## start EXCERPTED DATA
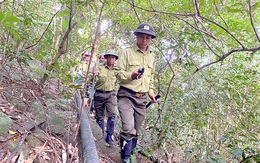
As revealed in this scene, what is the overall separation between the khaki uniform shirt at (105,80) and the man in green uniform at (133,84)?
1.28 metres

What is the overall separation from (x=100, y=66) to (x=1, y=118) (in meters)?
2.50

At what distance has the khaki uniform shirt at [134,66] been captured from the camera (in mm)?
3285

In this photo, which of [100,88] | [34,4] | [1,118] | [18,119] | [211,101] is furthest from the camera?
[100,88]

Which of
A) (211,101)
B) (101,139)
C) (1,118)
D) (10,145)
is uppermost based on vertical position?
(211,101)

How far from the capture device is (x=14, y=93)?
3.54 m

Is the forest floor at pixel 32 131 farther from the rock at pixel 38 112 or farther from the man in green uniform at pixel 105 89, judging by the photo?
the man in green uniform at pixel 105 89

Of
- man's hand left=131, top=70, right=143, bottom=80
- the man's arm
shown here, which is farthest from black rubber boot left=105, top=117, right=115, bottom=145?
man's hand left=131, top=70, right=143, bottom=80

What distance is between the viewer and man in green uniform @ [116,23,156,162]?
10.5ft

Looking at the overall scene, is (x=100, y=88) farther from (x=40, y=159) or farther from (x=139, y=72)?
(x=40, y=159)

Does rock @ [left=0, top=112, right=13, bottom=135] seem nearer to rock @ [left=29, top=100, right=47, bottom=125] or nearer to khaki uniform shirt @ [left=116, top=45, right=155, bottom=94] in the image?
rock @ [left=29, top=100, right=47, bottom=125]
## end EXCERPTED DATA
• [WHAT YOU SHOULD DO]:
Express every line of the material above as a JSON list of strings, one string per line, leaving out blank lines and the pictures.

• [EXPECTED ANSWER]:
[
  "As revealed in this scene, what is the overall separation between the khaki uniform shirt at (105,80) and the man in green uniform at (133,84)?",
  "1.28 metres",
  "What is the overall separation from (x=100, y=66) to (x=1, y=118) (in meters)?",
  "2.50",
  "At what distance has the khaki uniform shirt at [134,66] been captured from the camera (in mm)?",
  "3285",
  "In this photo, which of [100,88] | [34,4] | [1,118] | [18,119] | [211,101] is furthest from the camera?",
  "[100,88]",
  "Which of",
  "A) (211,101)",
  "B) (101,139)",
  "C) (1,118)",
  "D) (10,145)",
  "is uppermost based on vertical position?",
  "(211,101)",
  "How far from the capture device is (x=14, y=93)?",
  "3.54 m",
  "Is the forest floor at pixel 32 131 farther from the rock at pixel 38 112 or farther from the man in green uniform at pixel 105 89, judging by the photo?",
  "the man in green uniform at pixel 105 89",
  "Of",
  "- man's hand left=131, top=70, right=143, bottom=80",
  "- the man's arm",
  "shown here, which is farthest from black rubber boot left=105, top=117, right=115, bottom=145?",
  "man's hand left=131, top=70, right=143, bottom=80",
  "What distance is between the viewer and man in green uniform @ [116,23,156,162]?",
  "10.5ft",
  "Looking at the overall scene, is (x=100, y=88) farther from (x=40, y=159) or farther from (x=139, y=72)?",
  "(x=40, y=159)",
  "Does rock @ [left=0, top=112, right=13, bottom=135] seem nearer to rock @ [left=29, top=100, right=47, bottom=125] or nearer to khaki uniform shirt @ [left=116, top=45, right=155, bottom=94] in the image?",
  "rock @ [left=29, top=100, right=47, bottom=125]"
]